The seventh-grader scorched the track in the 400 meters with a staggering 51.67 seconds.

The Brooks PR Invitational has long been a stage for future stars, but rarely has it seen a middle schooler deliver a performance of this magnitude. Dailey’s time was more than just fast for her age group. It was elite by any standard, positioning her alarmingly close to senior-level Olympic contenders in 2025.

To appreciate the scale of this achievement, consider this, in an Olympic year where sprinting giants like Sydney McLaughlin-Levrone, Marileidy Paulino, and Gabby Thomas are gunning for sub-50 second times, Dailey’s 51.67 isn’t far behind.

In fact, her performance places her faster than several reigning national champions across Europe and Asia, and just outside the top 25 senior women’s 400m times worldwide this season.

A Rising Force in a Shifting Landscape

Camryn Dailey’s rapid rise isn’t an isolated story but part of a larger shift in track and field.

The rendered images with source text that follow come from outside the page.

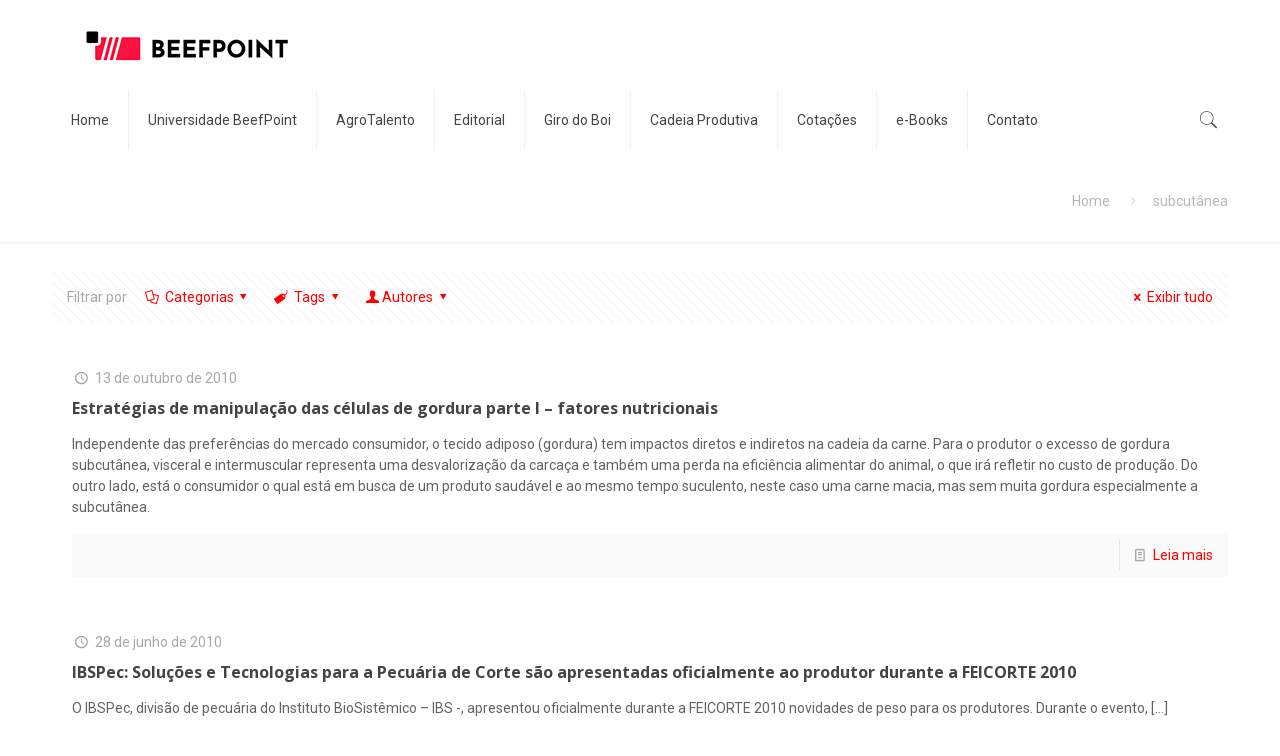

--- FILE ---
content_type: text/plain
request_url: https://www.google-analytics.com/j/collect?v=1&_v=j102&a=1081856706&t=pageview&_s=1&dl=https%3A%2F%2Fbeefpoint.com.br%2Ftag%2Fsubcutanea%2F&ul=en-us%40posix&dt=subcut%C3%A2nea%20Archives%20-%20BeefPoint%20%7C%20O%20ponto%20de%20encontro%20da%20cadeia%20produtiva%20da%20carne%20bovina&sr=1280x720&vp=1280x720&_u=IEBAAEABAAAAACAAI~&jid=1505780063&gjid=133296701&cid=422044297.1769339433&tid=UA-53926683-1&_gid=945442448.1769339433&_r=1&_slc=1&z=1373135832
body_size: -451
content:
2,cG-QGXKNZTQDP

The arrival of highly-trained, high-performing teens ready to challenge senior elites earlier than anyone expected. Just weeks before her Brooks PR heroics, Dailey won the Middle School States 400m in 54.64 seconds, then obliterated her personal best by nearly three seconds.

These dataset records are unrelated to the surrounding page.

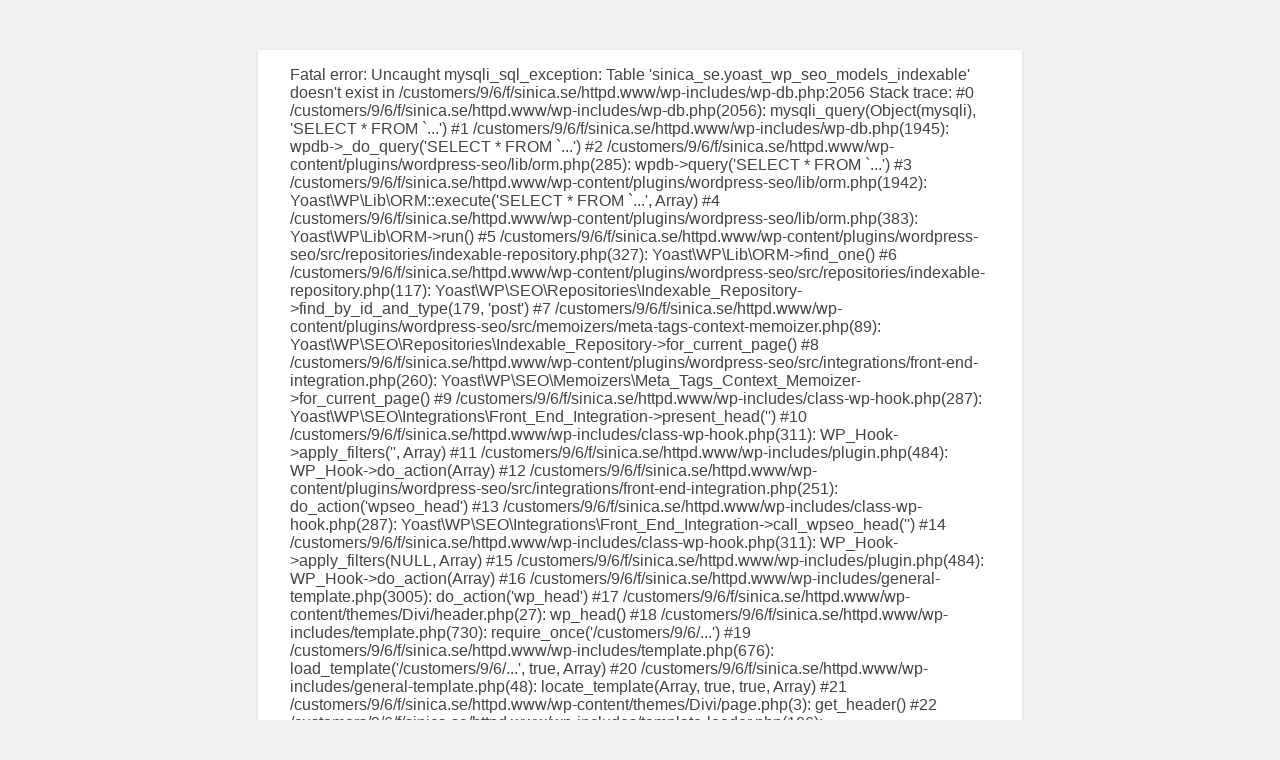

--- FILE ---
content_type: text/html; charset=UTF-8
request_url: https://www.sinica.se/
body_size: 2147
content:
<!DOCTYPE html>
<html lang="sv-SE">
<head>
<meta charset="UTF-8" />
<meta http-equiv="X-UA-Compatible" content="IE=edge">
<link rel="pingback" href="https://www.sinica.se/xmlrpc.php" />
<script type="text/javascript">
document.documentElement.className = 'js';
</script>
<script>var et_site_url='https://www.sinica.se';var et_post_id='179';function et_core_page_resource_fallback(a,b){"undefined"===typeof b&&(b=a.sheet.cssRules&&0===a.sheet.cssRules.length);b&&(a.onerror=null,a.onload=null,a.href?a.href=et_site_url+"/?et_core_page_resource="+a.id+et_post_id:a.src&&(a.src=et_site_url+"/?et_core_page_resource="+a.id+et_post_id))}
</script>
Fatal error: Uncaught mysqli_sql_exception: Table 'sinica_se.yoast_wp_seo_models_indexable' doesn't exist in /customers/9/6/f/sinica.se/httpd.www/wp-includes/wp-db.php:2056
Stack trace:
#0 /customers/9/6/f/sinica.se/httpd.www/wp-includes/wp-db.php(2056): mysqli_query(Object(mysqli), 'SELECT * FROM `...')
#1 /customers/9/6/f/sinica.se/httpd.www/wp-includes/wp-db.php(1945): wpdb->_do_query('SELECT * FROM `...')
#2 /customers/9/6/f/sinica.se/httpd.www/wp-content/plugins/wordpress-seo/lib/orm.php(285): wpdb->query('SELECT * FROM `...')
#3 /customers/9/6/f/sinica.se/httpd.www/wp-content/plugins/wordpress-seo/lib/orm.php(1942): Yoast\WP\Lib\ORM::execute('SELECT * FROM `...', Array)
#4 /customers/9/6/f/sinica.se/httpd.www/wp-content/plugins/wordpress-seo/lib/orm.php(383): Yoast\WP\Lib\ORM->run()
#5 /customers/9/6/f/sinica.se/httpd.www/wp-content/plugins/wordpress-seo/src/repositories/indexable-repository.php(327): Yoast\WP\Lib\ORM->find_one()
#6 /customers/9/6/f/sinica.se/httpd.www/wp-content/plugins/wordpress-seo/src/repositories/indexable-repository.php(117): Yoast\WP\SEO\Repositories\Indexable_Repository->find_by_id_and_type(179, 'post')
#7 /customers/9/6/f/sinica.se/httpd.www/wp-content/plugins/wordpress-seo/src/memoizers/meta-tags-context-memoizer.php(89): Yoast\WP\SEO\Repositories\Indexable_Repository->for_current_page()
#8 /customers/9/6/f/sinica.se/httpd.www/wp-content/plugins/wordpress-seo/src/integrations/front-end-integration.php(260): Yoast\WP\SEO\Memoizers\Meta_Tags_Context_Memoizer->for_current_page()
#9 /customers/9/6/f/sinica.se/httpd.www/wp-includes/class-wp-hook.php(287): Yoast\WP\SEO\Integrations\Front_End_Integration->present_head('')
#10 /customers/9/6/f/sinica.se/httpd.www/wp-includes/class-wp-hook.php(311): WP_Hook->apply_filters('', Array)
#11 /customers/9/6/f/sinica.se/httpd.www/wp-includes/plugin.php(484): WP_Hook->do_action(Array)
#12 /customers/9/6/f/sinica.se/httpd.www/wp-content/plugins/wordpress-seo/src/integrations/front-end-integration.php(251): do_action('wpseo_head')
#13 /customers/9/6/f/sinica.se/httpd.www/wp-includes/class-wp-hook.php(287): Yoast\WP\SEO\Integrations\Front_End_Integration->call_wpseo_head('')
#14 /customers/9/6/f/sinica.se/httpd.www/wp-includes/class-wp-hook.php(311): WP_Hook->apply_filters(NULL, Array)
#15 /customers/9/6/f/sinica.se/httpd.www/wp-includes/plugin.php(484): WP_Hook->do_action(Array)
#16 /customers/9/6/f/sinica.se/httpd.www/wp-includes/general-template.php(3005): do_action('wp_head')
#17 /customers/9/6/f/sinica.se/httpd.www/wp-content/themes/Divi/header.php(27): wp_head()
#18 /customers/9/6/f/sinica.se/httpd.www/wp-includes/template.php(730): require_once('/customers/9/6/...')
#19 /customers/9/6/f/sinica.se/httpd.www/wp-includes/template.php(676): load_template('/customers/9/6/...', true, Array)
#20 /customers/9/6/f/sinica.se/httpd.www/wp-includes/general-template.php(48): locate_template(Array, true, true, Array)
#21 /customers/9/6/f/sinica.se/httpd.www/wp-content/themes/Divi/page.php(3): get_header()
#22 /customers/9/6/f/sinica.se/httpd.www/wp-includes/template-loader.php(106): include('/customers/9/6/...')
#23 /customers/9/6/f/sinica.se/httpd.www/wp-blog-header.php(19): require_once('/customers/9/6/...')
#24 /customers/9/6/f/sinica.se/httpd.www/index.php(17): require('/customers/9/6/...')
#25 {main}
thrown in /customers/9/6/f/sinica.se/httpd.www/wp-includes/wp-db.php on line 2056
<!DOCTYPE html>
<html lang="sv-SE">
<head>
<meta http-equiv="Content-Type" content="text/html; charset=UTF-8" />
<meta name="viewport" content="width=device-width">
<meta name='robots' content='noindex,follow' />
<title>WordPress &rsaquo; Fel</title>
<style type="text/css">
html {
background: #f1f1f1;
}
body {
background: #fff;
color: #444;
font-family: -apple-system, BlinkMacSystemFont, "Segoe UI", Roboto, Oxygen-Sans, Ubuntu, Cantarell, "Helvetica Neue", sans-serif;
margin: 2em auto;
padding: 1em 2em;
max-width: 700px;
-webkit-box-shadow: 0 1px 3px rgba(0, 0, 0, 0.13);
box-shadow: 0 1px 3px rgba(0, 0, 0, 0.13);
}
h1 {
border-bottom: 1px solid #dadada;
clear: both;
color: #666;
font-size: 24px;
margin: 30px 0 0 0;
padding: 0;
padding-bottom: 7px;
}
#error-page {
margin-top: 50px;
}
#error-page p,
#error-page .wp-die-message {
font-size: 14px;
line-height: 1.5;
margin: 25px 0 20px;
}
#error-page code {
font-family: Consolas, Monaco, monospace;
}
ul li {
margin-bottom: 10px;
font-size: 14px ;
}
a {
color: #0073aa;
}
a:hover,
a:active {
color: #006799;
}
a:focus {
color: #124964;
-webkit-box-shadow:
0 0 0 1px #5b9dd9,
0 0 2px 1px rgba(30, 140, 190, 0.8);
box-shadow:
0 0 0 1px #5b9dd9,
0 0 2px 1px rgba(30, 140, 190, 0.8);
outline: none;
}
.button {
background: #f7f7f7;
border: 1px solid #ccc;
color: #555;
display: inline-block;
text-decoration: none;
font-size: 13px;
line-height: 2;
height: 28px;
margin: 0;
padding: 0 10px 1px;
cursor: pointer;
-webkit-border-radius: 3px;
-webkit-appearance: none;
border-radius: 3px;
white-space: nowrap;
-webkit-box-sizing: border-box;
-moz-box-sizing:    border-box;
box-sizing:         border-box;
-webkit-box-shadow: 0 1px 0 #ccc;
box-shadow: 0 1px 0 #ccc;
vertical-align: top;
}
.button.button-large {
height: 30px;
line-height: 2.15384615;
padding: 0 12px 2px;
}
.button:hover,
.button:focus {
background: #fafafa;
border-color: #999;
color: #23282d;
}
.button:focus {
border-color: #5b9dd9;
-webkit-box-shadow: 0 0 3px rgba(0, 115, 170, 0.8);
box-shadow: 0 0 3px rgba(0, 115, 170, 0.8);
outline: none;
}
.button:active {
background: #eee;
border-color: #999;
-webkit-box-shadow: inset 0 2px 5px -3px rgba(0, 0, 0, 0.5);
box-shadow: inset 0 2px 5px -3px rgba(0, 0, 0, 0.5);
}
</style>
</head>
<body data-rsssl=1 id="error-page">
<div class="wp-die-message"><p>Det har uppstått ett kritiskt fel på webbplatsen.</p><p><a href="https://wordpress.org/support/article/debugging-in-wordpress/">Lär dig mer om felsökning i WordPress.</a></p></div></body>
</html><!-- WP Fastest Cache file was created in 0.39335513114929 seconds, on 21-01-26 3:11:17 -->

Her indoor season was equally dominant, capturing gold at the 2025 New Balance Nationals Indoor with a meet-record 55.33 seconds. And she’s far from a one-event wonder. Dailey clocked a 7.40-second 60m dash earlier this year and recorded an astonishing 22.90-second 200m at the Ken Roberts-Panthers Elite Track and Field Challenge.

Dailey’s name now joins a growing list of young American sprinters like Melanie Doggett, Cayla Hawkins, and Trinity Perine, who are rapidly reshaping expectations around what’s possible in youth sprinting.

Closing in on the Icons

To grasp just how disruptive Dailey’s 51.67 is, one only needs to glance at the current world leaderboard. The elite class this season includes Salwa Eid Naser’s 48.67, Paulino’s 49.12, Gabby Thomas’ 49.14, and McLaughlin-Levrone’s 49.69. These are Olympic medalists and world champions operating at peak condition.

Dailey isn’t quite there yet. But she’s within two seconds, a margin that often separates Olympic medalists from finalists. For context, highly-touted performances this season like Nickisha Pryce’s 50.04, Alexis Holmes’ 50.12, and Mercy Adongo Oketch’s 50.14 were hailed as breakthrough moments. Dailey’s 51.67 sits just outside that range, mere strides behind.

And while those athletes are in their early-to-mid 20s, Dailey just turned 13.

The Future Has Arrived

While seasoned stars are preparing for the World Championships, Camryn Dailey is still finishing middle school homework. Yet, she’s already inserting herself into conversations typically reserved for the sport’s titans.

If her progression continues on this trajectory, it won’t be long before Olympic qualifying standards aren’t something she’s chasing, they’ll be something she’s rewriting.

Camryn Dailey is proof that track and field’s next era is arriving faster than anyone could’ve anticipated.